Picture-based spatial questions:

----------

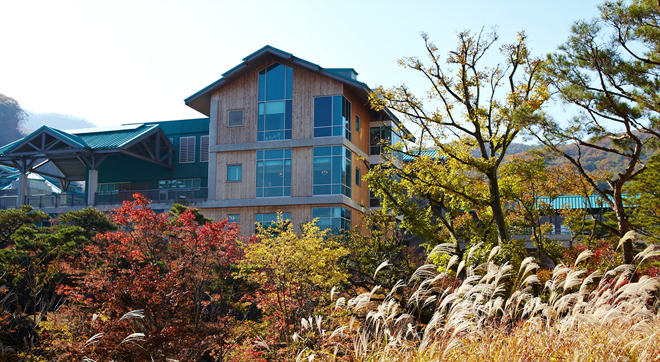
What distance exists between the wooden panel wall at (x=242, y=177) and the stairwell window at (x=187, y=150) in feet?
20.5

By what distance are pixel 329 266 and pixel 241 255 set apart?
522cm

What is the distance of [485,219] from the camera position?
2062 cm

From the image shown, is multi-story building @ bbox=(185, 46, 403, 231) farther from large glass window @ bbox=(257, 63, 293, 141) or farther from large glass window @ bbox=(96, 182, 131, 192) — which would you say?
large glass window @ bbox=(96, 182, 131, 192)

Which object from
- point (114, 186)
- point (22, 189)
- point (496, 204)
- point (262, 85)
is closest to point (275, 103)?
Answer: point (262, 85)

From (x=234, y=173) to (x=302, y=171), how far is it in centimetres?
377

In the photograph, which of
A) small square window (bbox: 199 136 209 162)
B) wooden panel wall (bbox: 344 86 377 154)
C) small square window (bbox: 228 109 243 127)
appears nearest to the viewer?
small square window (bbox: 228 109 243 127)

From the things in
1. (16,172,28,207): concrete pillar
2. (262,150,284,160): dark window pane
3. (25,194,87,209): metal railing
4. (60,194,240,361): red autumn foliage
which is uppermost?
(262,150,284,160): dark window pane

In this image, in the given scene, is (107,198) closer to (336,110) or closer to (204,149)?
(204,149)

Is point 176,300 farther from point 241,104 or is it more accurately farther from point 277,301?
point 241,104

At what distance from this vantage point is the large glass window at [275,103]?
97.8 feet

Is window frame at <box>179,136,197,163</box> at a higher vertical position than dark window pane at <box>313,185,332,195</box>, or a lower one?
higher

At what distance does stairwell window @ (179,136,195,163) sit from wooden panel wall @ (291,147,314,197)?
378 inches

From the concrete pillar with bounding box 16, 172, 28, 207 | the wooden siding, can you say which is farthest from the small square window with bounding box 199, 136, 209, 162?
the concrete pillar with bounding box 16, 172, 28, 207

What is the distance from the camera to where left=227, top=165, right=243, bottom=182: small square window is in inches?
1185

----------

Output the records exactly as they appear, starting with the line that contains "Which object from" and continuing through the end of the records, with both ends included.

ANSWER TO THE TASK
Which object from
- point (114, 186)
- point (22, 189)
- point (496, 204)
- point (262, 85)
is closest to point (275, 103)?
Answer: point (262, 85)

From (x=234, y=173) to (x=302, y=171), how far is it in centimetres?
377

In the photograph, which of
A) small square window (bbox: 199 136 209 162)
B) wooden panel wall (bbox: 344 86 377 154)
C) small square window (bbox: 228 109 243 127)
appears nearest to the viewer?
small square window (bbox: 228 109 243 127)

From the things in
1. (16,172,28,207): concrete pillar
2. (262,150,284,160): dark window pane
3. (25,194,87,209): metal railing
4. (60,194,240,361): red autumn foliage
which is uppermost?
(262,150,284,160): dark window pane

In this image, in the given scene, is (107,198) closer to (336,110) or closer to (204,149)?
(204,149)

Is point 176,300 farther from point 241,104 or is it more accurately farther from point 277,301?
point 241,104

At what distance from this vantage point is the large glass window at [275,103]?
97.8 feet

Is window frame at <box>179,136,197,163</box> at a higher vertical position than dark window pane at <box>313,185,332,195</box>, or a lower one?
higher

At what distance does stairwell window @ (179,136,195,163) sit from wooden panel wall @ (291,147,314,197)?
378 inches

From the concrete pillar with bounding box 16, 172, 28, 207 | the wooden siding, can you say which is farthest from the small square window with bounding box 199, 136, 209, 162?
the concrete pillar with bounding box 16, 172, 28, 207

What is the distance from the camera to where left=227, top=165, right=243, bottom=182: small square window is in inches?
1185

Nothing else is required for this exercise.